## [Directions for this task]
With the pictures left out, transcribe exactly the lines from the one with "Dinapy Vogelfutterhaus Vogel-Futterhaus-Bausatz" through the end of the data.
--------
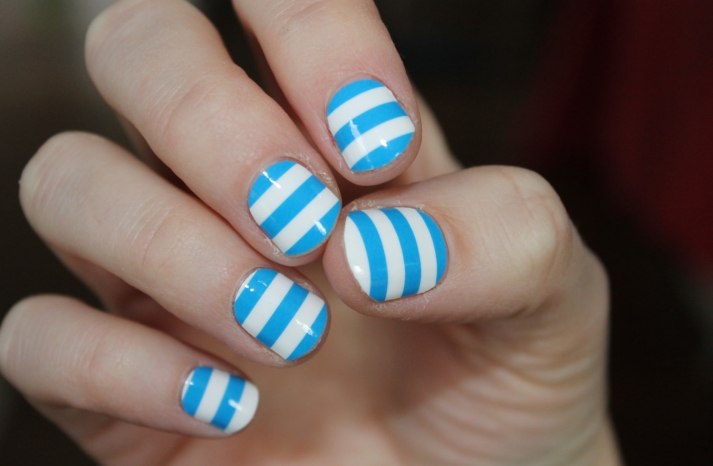 Blue and White Stripe Wedding Nails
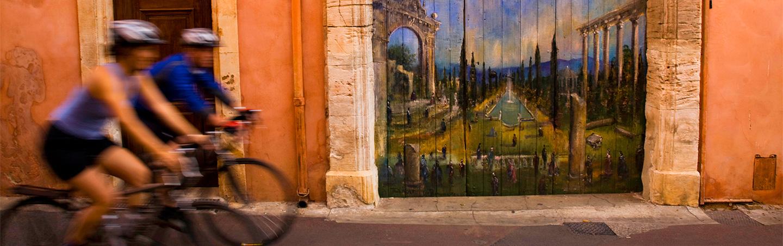 Backroads Provence Bike Tour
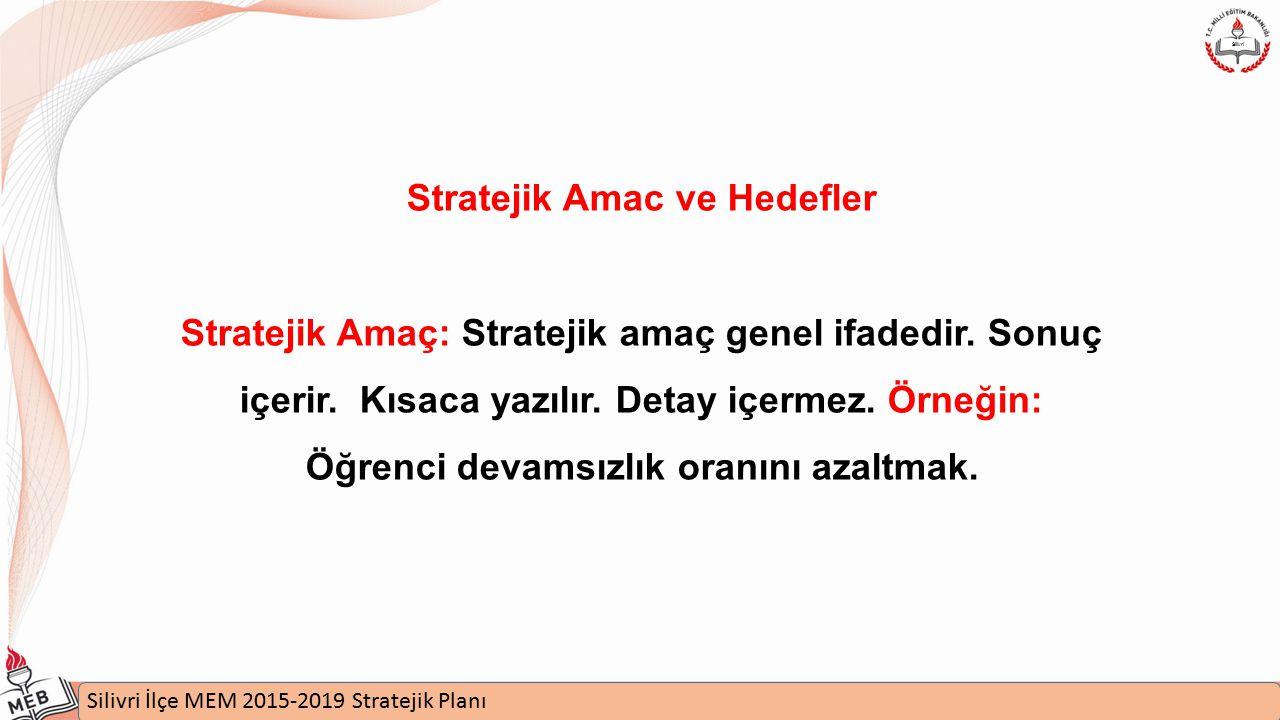 İstanbul MEM 2015-2019 Stratejik Plan Uygulamaları Semineri Silivri İlçe MEM 2015-2019 Stratejik Planı Silivri Stratejik Amac ve Hedefler Stratejik Amaç: Stratejik amaç genel ifadedir.
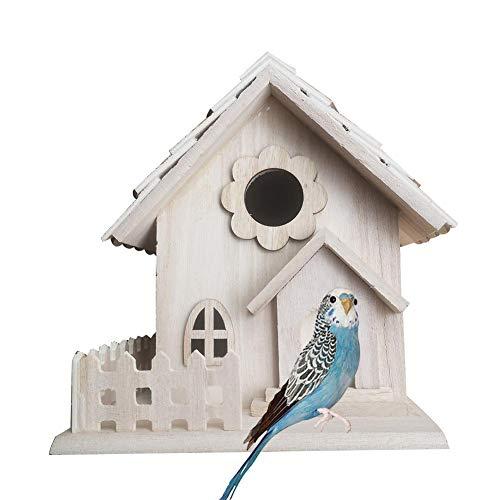 Dinapy Vogelfutterhaus Vogel-Futterhaus-Bausatz Aus Holz, Nistkasten Mit Dach Für Vogel, Vogelhaus, Vogelzuchtheim, Ideal Für Wohnkultur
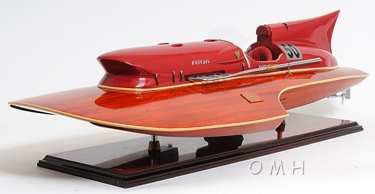 Ferrari Hydroplane OMH Handcrafted Model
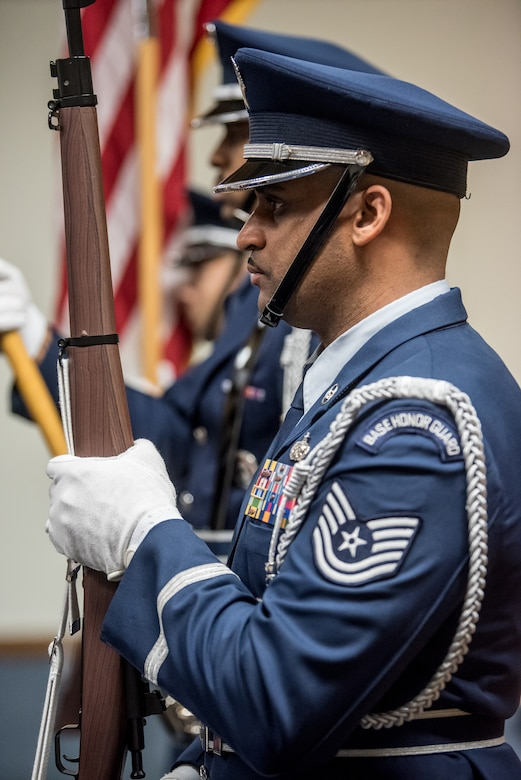 The 123rd Airlift Wing Color Guard presents the colors during the retirement ceremony of Chief Master Sgt. Aaron May, the outgoing chief enlisted manager for the 123rd Special Tactics Squadron, at the Kentucky Air National Guard Base in Louisville, Ky., on Dec 7, 2019. May is retiring after more than 26 years of service to the Kentucky Air National Guard and U.S. Air Force. (U.S. Air National Guard photo by Staff Sgt. Joshua Horton)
--------
## [Problem solution]
 Dinapy Vogelfutterhaus Vogel-Futterhaus-Bausatz Aus Holz, Nistkasten Mit Dach Für Vogel, Vogelhaus, Vogelzuchtheim, Ideal Für Wohnkultur
 Ferrari Hydroplane OMH Handcrafted Model
 The 123rd Airlift Wing Color Guard presents the colors during the retirement ceremony of Chief Master Sgt. Aaron May, the outgoing chief enlisted manager for the 123rd Special Tactics Squadron, at the Kentucky Air National Guard Base in Louisville, Ky., on Dec 7, 2019. May is retiring after more than 26 years of service to the Kentucky Air National Guard and U.S. Air Force. (U.S. Air National Guard photo by Staff Sgt. Joshua Horton)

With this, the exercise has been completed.